HOW TO COMPLETE THIS TASK
A single number is the expected answer: the count of lines in the listing that hold the word "Finance".

BEGIN INFORMATION GIVEN

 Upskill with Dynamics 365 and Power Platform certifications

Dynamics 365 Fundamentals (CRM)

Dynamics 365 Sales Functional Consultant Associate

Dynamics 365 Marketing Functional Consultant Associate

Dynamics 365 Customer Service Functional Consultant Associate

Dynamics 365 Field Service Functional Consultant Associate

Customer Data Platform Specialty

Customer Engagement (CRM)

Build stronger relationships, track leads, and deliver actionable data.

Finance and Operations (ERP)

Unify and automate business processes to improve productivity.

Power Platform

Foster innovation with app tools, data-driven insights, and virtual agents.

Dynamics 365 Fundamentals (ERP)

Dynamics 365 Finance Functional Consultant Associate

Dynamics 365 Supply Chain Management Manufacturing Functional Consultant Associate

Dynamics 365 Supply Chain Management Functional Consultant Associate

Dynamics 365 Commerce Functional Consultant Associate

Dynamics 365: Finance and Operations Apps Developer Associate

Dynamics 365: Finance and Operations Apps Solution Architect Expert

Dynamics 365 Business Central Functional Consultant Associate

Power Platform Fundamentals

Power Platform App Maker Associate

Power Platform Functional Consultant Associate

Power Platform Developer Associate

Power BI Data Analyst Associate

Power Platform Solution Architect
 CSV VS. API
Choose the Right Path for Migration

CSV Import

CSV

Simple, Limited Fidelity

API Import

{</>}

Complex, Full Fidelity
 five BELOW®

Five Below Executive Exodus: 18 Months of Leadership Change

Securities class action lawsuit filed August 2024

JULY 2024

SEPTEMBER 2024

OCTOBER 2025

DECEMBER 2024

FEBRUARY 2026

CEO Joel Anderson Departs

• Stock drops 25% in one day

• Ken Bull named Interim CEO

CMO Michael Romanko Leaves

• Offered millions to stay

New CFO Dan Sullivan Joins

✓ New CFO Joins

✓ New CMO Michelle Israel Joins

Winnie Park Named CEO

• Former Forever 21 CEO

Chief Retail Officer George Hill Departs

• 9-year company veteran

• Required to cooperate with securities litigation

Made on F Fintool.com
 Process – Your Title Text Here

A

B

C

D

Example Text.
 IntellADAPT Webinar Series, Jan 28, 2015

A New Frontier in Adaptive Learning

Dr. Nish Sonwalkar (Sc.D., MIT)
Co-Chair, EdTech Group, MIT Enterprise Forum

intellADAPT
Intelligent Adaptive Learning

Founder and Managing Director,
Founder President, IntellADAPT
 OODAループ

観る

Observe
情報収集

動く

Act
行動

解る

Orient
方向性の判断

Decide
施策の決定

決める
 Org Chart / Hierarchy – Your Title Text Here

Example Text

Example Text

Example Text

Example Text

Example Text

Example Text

END INFORMATION GIVEN

RESULT BELOW
4